Task inputs →
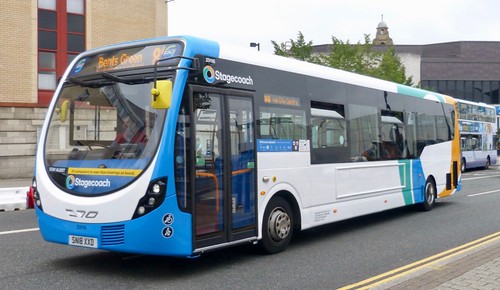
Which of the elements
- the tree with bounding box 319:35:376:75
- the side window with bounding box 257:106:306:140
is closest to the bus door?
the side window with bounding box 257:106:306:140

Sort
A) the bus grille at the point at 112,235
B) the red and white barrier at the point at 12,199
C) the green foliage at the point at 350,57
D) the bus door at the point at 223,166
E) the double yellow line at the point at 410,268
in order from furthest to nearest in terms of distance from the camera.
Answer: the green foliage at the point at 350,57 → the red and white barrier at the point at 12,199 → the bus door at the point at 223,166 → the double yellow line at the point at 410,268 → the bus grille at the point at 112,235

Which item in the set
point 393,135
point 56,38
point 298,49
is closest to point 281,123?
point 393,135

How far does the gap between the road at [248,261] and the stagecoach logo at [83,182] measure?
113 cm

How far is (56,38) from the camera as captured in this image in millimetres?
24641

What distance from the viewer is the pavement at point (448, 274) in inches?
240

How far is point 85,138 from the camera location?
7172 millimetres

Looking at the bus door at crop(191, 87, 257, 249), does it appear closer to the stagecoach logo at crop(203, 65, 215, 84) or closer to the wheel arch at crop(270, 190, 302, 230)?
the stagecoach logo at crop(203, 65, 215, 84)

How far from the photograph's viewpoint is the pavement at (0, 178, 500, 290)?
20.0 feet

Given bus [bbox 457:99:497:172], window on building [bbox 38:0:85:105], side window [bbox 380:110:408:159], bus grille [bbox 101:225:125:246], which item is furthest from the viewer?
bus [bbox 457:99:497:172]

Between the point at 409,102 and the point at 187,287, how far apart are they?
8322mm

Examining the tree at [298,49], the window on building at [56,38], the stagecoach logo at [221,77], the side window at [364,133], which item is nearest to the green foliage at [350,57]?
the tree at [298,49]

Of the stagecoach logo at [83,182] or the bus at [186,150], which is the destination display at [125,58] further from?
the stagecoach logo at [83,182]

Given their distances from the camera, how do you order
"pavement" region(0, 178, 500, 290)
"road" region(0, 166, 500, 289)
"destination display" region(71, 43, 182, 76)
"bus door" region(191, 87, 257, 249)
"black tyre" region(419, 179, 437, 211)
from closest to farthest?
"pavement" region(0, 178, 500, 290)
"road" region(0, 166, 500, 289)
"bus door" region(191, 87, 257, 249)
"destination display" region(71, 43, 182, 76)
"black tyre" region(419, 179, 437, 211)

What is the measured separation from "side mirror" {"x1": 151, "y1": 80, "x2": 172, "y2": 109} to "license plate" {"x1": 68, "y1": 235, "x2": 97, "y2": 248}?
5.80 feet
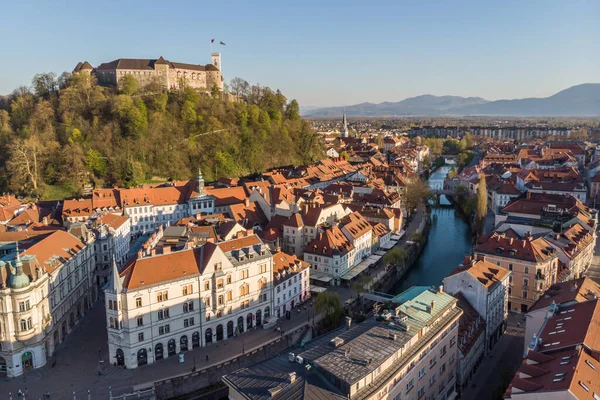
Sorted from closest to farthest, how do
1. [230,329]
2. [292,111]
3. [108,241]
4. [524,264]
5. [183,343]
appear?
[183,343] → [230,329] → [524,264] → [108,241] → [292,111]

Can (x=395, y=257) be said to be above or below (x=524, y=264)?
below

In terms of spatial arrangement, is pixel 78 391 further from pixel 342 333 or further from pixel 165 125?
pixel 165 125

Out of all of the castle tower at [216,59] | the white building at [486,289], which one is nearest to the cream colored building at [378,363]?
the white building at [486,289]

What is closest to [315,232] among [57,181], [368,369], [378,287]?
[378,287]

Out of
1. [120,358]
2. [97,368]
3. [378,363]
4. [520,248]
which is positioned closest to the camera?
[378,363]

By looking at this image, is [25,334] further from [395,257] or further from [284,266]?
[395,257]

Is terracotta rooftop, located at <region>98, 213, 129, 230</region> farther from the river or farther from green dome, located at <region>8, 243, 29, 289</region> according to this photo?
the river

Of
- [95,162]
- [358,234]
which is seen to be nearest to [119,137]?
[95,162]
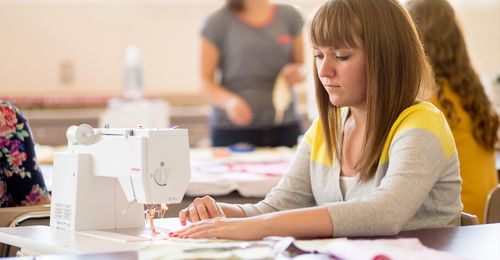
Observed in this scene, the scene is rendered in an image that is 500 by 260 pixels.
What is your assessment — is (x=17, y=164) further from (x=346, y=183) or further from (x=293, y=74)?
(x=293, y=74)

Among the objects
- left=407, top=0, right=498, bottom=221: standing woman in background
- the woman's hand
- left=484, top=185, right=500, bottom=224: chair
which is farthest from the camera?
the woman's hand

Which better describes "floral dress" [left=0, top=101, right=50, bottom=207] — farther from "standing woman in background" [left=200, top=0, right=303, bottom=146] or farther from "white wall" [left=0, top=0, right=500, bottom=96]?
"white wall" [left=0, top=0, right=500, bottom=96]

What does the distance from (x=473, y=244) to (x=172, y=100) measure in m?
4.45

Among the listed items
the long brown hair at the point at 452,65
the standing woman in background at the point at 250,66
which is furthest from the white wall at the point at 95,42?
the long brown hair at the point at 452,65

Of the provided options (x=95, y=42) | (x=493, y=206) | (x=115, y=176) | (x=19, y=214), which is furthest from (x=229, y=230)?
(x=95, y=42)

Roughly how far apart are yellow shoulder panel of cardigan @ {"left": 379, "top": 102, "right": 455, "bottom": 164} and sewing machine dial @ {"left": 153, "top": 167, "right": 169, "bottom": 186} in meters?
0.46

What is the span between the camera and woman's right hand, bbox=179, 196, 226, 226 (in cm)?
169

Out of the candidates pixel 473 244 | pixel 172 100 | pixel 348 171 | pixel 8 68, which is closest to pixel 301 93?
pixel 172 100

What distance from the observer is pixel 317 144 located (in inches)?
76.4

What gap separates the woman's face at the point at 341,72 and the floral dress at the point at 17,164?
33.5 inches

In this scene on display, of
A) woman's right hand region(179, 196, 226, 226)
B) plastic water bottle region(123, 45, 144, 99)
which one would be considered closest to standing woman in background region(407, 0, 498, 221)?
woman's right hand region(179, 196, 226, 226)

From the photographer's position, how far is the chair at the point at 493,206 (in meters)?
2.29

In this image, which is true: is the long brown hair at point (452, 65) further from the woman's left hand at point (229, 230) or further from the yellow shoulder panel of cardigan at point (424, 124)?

Problem → Reproduce all of the rows above word for word, leaving out the pictures.

Reply →
Which of the elements
- the tree with bounding box 319:35:376:75
- the side window with bounding box 257:106:306:140
is closest to the bus door?
the side window with bounding box 257:106:306:140

Sort
A) the bus grille at the point at 112,235
B) the red and white barrier at the point at 12,199
C) the green foliage at the point at 350,57
D) the bus door at the point at 223,166
E) the double yellow line at the point at 410,268
in order from furthest to nearest in terms of distance from the camera.
Answer: the green foliage at the point at 350,57 → the red and white barrier at the point at 12,199 → the bus door at the point at 223,166 → the double yellow line at the point at 410,268 → the bus grille at the point at 112,235

Which item in the set
point 393,135
point 56,38
point 298,49
is closest to point 281,123?
point 393,135

How far does the gap between the road at [248,261] and the stagecoach logo at [83,182] measure?
113 cm

How far is (56,38) from the camera as captured in this image in millimetres?
24641

What distance from the viewer is the pavement at point (448, 274) in inches?
240

How far is point 85,138 from the camera location?
7172 millimetres

Looking at the bus door at crop(191, 87, 257, 249), does it appear closer to the stagecoach logo at crop(203, 65, 215, 84) or closer to the wheel arch at crop(270, 190, 302, 230)?
the stagecoach logo at crop(203, 65, 215, 84)

How far from the photograph's viewpoint is the pavement at (0, 178, 500, 290)?
20.0 feet

Given bus [bbox 457:99:497:172], window on building [bbox 38:0:85:105], side window [bbox 380:110:408:159], bus grille [bbox 101:225:125:246], which item is furthest from the viewer?
bus [bbox 457:99:497:172]

Between the point at 409,102 and the point at 187,287, how far apart are they?
8322mm

Examining the tree at [298,49], the window on building at [56,38], the stagecoach logo at [221,77], the side window at [364,133], which item is nearest to the green foliage at [350,57]?
the tree at [298,49]

Of the stagecoach logo at [83,182] or the bus at [186,150], which is the destination display at [125,58] further from?
the stagecoach logo at [83,182]

Given their distances from the camera, how do you order
"pavement" region(0, 178, 500, 290)
"road" region(0, 166, 500, 289)
"destination display" region(71, 43, 182, 76)
"bus door" region(191, 87, 257, 249)
"black tyre" region(419, 179, 437, 211)
from closest to farthest?
"pavement" region(0, 178, 500, 290)
"road" region(0, 166, 500, 289)
"bus door" region(191, 87, 257, 249)
"destination display" region(71, 43, 182, 76)
"black tyre" region(419, 179, 437, 211)

What is the measured separation from "side mirror" {"x1": 151, "y1": 80, "x2": 172, "y2": 109} to "license plate" {"x1": 68, "y1": 235, "x2": 97, "y2": 248}?
5.80 feet
Sorted from closest to farthest, how do
1. [230,329]
2. [292,111]
3. [108,241]
4. [524,264]
5. [183,343]
appear?
[183,343] → [230,329] → [524,264] → [108,241] → [292,111]

Can (x=395, y=257) be said to be above or below (x=524, y=264)?
below

In terms of spatial arrangement, is pixel 78 391 further from pixel 342 333 or further from pixel 165 125?
pixel 165 125

Out of all of the castle tower at [216,59] | the white building at [486,289], which one is nearest to the cream colored building at [378,363]?
the white building at [486,289]

What is closest to [315,232] among [57,181], [368,369], [378,287]?
[378,287]

Out of
1. [120,358]
2. [97,368]
3. [378,363]
4. [520,248]
which is positioned closest to the camera?
[378,363]

By looking at this image, is [25,334] further from [395,257] or further from [284,266]?
[395,257]

Is terracotta rooftop, located at <region>98, 213, 129, 230</region> farther from the river or farther from green dome, located at <region>8, 243, 29, 289</region> according to this photo?
the river

Of
- [95,162]
- [358,234]
which is seen to be nearest to [119,137]?
[95,162]
Observed in this scene, the scene is rendered in an image that is 500 by 260 pixels.
What is your assessment — is (x=17, y=164) further from (x=346, y=183) or further from (x=293, y=74)?
(x=293, y=74)

Among the objects
- left=407, top=0, right=498, bottom=221: standing woman in background
- the woman's hand
- left=484, top=185, right=500, bottom=224: chair
which is farthest from the camera?
the woman's hand

Which better describes "floral dress" [left=0, top=101, right=50, bottom=207] — farther from "standing woman in background" [left=200, top=0, right=303, bottom=146] or farther from "white wall" [left=0, top=0, right=500, bottom=96]?
"white wall" [left=0, top=0, right=500, bottom=96]

What does the distance from (x=473, y=244) to (x=172, y=100) measure in m?
4.45

Among the listed items
the long brown hair at the point at 452,65
the standing woman in background at the point at 250,66
which is furthest from the white wall at the point at 95,42?
the long brown hair at the point at 452,65

Of the provided options (x=95, y=42) | (x=493, y=206) | (x=115, y=176) | (x=19, y=214), which is furthest from (x=229, y=230)?
(x=95, y=42)

Roughly how far apart are yellow shoulder panel of cardigan @ {"left": 379, "top": 102, "right": 455, "bottom": 164} and sewing machine dial @ {"left": 153, "top": 167, "right": 169, "bottom": 186} in meters?
0.46

What is the span between the camera and woman's right hand, bbox=179, 196, 226, 226 (in cm)?
169

Out of the candidates pixel 473 244 | pixel 172 100 | pixel 348 171 | pixel 8 68, which is closest to pixel 301 93?
pixel 172 100

What distance from the observer is pixel 317 144 located (in inches)?
76.4

What gap separates the woman's face at the point at 341,72 and the floral dress at the point at 17,164?
33.5 inches

In this scene on display, of
A) woman's right hand region(179, 196, 226, 226)
B) plastic water bottle region(123, 45, 144, 99)
which one would be considered closest to standing woman in background region(407, 0, 498, 221)?
woman's right hand region(179, 196, 226, 226)

From the photographer's position, how far is the chair at the point at 493,206 (in meters)?
2.29

In this image, which is true: is the long brown hair at point (452, 65) further from the woman's left hand at point (229, 230) or further from the yellow shoulder panel of cardigan at point (424, 124)?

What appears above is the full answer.